Bailey Zappe has done it.
After completing one of the most impressive rises we’ve seen out of a quarterback, transferring from Houston Baptist to Western Kentucky under offensive coordinator Zach Kittley, Zappe has found himself in the record books.
He’s set multiple school and conference records throughout the season, but he hit a really big one on Saturday. Zappe completed 33-of-47 passes for 422 yards with six touchdowns and zero interceptions in the 59-38 Boca Raton Bowl win over Appalachian State. Those 422 passing yards and six touchdowns culminate to a season total of 5,967 passing yards and 62 touchdowns—the most in one season by a quarterback in FBS history. Zappe finishes out his college career (five years with four years of playing time) with a completion percentage of 64.6%, some 14,433 passing yards, 135 touchdowns, and 40 interceptions on 1,897 passing attempts.
Regardless of what kind of offense a quarterback plays in or how much talent he has around him, that makes a statement. It’s also important to note that even while 40 interceptions over a career can look like a lot at first glance, with the number of times he is throwing the ball, the math comes out to show that he’s throwing an interception on just 2.1% of his attempts in a pass-happy offense.

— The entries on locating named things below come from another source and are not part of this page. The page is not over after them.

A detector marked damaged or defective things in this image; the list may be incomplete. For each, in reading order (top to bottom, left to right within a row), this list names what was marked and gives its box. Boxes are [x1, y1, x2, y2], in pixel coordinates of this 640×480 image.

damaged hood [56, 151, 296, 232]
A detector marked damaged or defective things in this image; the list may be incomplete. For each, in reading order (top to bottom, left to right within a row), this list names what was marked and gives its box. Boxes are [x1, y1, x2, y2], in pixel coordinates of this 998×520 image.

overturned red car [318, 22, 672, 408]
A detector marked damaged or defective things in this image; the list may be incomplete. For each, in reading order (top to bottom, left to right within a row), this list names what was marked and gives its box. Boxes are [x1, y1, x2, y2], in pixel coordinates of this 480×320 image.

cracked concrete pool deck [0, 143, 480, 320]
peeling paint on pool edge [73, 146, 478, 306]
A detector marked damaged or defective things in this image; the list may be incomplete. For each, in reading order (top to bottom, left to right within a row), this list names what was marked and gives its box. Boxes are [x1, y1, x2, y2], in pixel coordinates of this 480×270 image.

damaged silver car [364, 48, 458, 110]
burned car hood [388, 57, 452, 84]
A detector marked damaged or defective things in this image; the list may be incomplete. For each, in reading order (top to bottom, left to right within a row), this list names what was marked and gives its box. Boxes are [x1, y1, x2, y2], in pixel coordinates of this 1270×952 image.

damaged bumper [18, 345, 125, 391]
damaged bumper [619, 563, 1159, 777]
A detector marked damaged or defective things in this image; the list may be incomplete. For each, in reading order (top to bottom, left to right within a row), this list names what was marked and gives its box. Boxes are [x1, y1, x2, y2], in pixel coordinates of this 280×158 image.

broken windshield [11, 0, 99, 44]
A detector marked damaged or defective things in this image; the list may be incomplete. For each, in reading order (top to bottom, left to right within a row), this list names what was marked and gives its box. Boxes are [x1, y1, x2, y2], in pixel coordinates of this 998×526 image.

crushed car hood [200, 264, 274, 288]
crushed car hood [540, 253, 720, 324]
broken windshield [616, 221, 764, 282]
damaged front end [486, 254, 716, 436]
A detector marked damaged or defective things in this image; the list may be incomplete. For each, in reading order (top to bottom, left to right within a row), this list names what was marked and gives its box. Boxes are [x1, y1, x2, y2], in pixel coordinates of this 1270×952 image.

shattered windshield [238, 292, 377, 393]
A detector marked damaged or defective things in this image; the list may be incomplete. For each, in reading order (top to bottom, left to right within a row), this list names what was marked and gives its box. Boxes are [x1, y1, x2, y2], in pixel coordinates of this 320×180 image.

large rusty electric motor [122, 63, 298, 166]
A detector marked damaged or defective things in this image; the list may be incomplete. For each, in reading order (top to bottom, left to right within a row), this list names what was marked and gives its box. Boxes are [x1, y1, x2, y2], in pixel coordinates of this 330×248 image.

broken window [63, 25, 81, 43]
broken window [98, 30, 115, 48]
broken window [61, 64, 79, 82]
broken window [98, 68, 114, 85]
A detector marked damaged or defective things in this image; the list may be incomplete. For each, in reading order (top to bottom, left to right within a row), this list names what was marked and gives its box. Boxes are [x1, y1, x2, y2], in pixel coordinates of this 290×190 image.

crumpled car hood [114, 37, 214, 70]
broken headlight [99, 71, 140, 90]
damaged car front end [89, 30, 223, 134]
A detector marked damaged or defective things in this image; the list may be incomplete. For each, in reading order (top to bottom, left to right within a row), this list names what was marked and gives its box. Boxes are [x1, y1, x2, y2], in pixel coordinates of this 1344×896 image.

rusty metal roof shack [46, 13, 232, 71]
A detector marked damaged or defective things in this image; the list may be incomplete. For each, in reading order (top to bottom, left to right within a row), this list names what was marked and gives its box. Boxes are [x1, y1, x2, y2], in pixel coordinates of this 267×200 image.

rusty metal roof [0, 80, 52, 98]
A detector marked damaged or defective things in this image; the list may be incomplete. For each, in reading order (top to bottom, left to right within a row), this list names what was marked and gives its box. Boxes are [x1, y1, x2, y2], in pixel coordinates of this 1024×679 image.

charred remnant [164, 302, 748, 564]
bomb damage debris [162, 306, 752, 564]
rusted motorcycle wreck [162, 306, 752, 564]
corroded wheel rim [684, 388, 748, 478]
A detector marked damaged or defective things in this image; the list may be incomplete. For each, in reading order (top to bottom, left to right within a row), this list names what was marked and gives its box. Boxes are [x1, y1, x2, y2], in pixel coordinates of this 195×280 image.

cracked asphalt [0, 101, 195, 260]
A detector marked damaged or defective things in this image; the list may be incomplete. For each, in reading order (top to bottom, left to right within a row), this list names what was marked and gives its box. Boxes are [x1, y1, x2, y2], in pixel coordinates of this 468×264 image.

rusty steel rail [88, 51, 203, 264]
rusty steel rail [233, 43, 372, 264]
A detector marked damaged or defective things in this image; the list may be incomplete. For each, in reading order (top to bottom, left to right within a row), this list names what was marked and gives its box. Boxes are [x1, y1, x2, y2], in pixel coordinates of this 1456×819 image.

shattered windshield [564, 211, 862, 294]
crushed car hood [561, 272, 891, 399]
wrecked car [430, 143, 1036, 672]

And while Zappe does have some good pieces around him like standout wide receiver Jerreth Sterns, Zappe’s numbers are a product of what he himself brings to the table and others doing their jobs. It sounds like a broken record at this point to say that it’s clear to see that Zappe has a high football IQ and understands what’s going to happen on a play before the ball is ever snapped. But if you take the time to sit down and watch some of his film—even after hearing over and over again how quickly he gets the ball out—it’s still almost unreal-looking to see just how little time elapses between the snap, the pass, and the reception. The ball practically leaps off the screen at you as it flies off his hand.
This comes from years upon years of repetition and execution—which is exactly what the Air Raid offense is based upon—and a deep understanding of a WKU offense that requires quarterbacks to have a strong understanding of protections. After a while, it becomes more instinctual than anything else and Zappe’s play illustrates that perfectly.
The only thing Zappe has really been knocked for by some analysts is “lack of arm strength,” though that doesn’t really show to be an issue on tape. Zappe’s deep ball is one of the best in the draft and he’s obviously had no problem pushing the ball downfield at will.
Heading on to the next level of his career, Zappe is more than just a success story and a record-breaker, he’s an inspiration to every small-school quarterback in the country and a testament to the elite level of passers the Air Raid offense produces.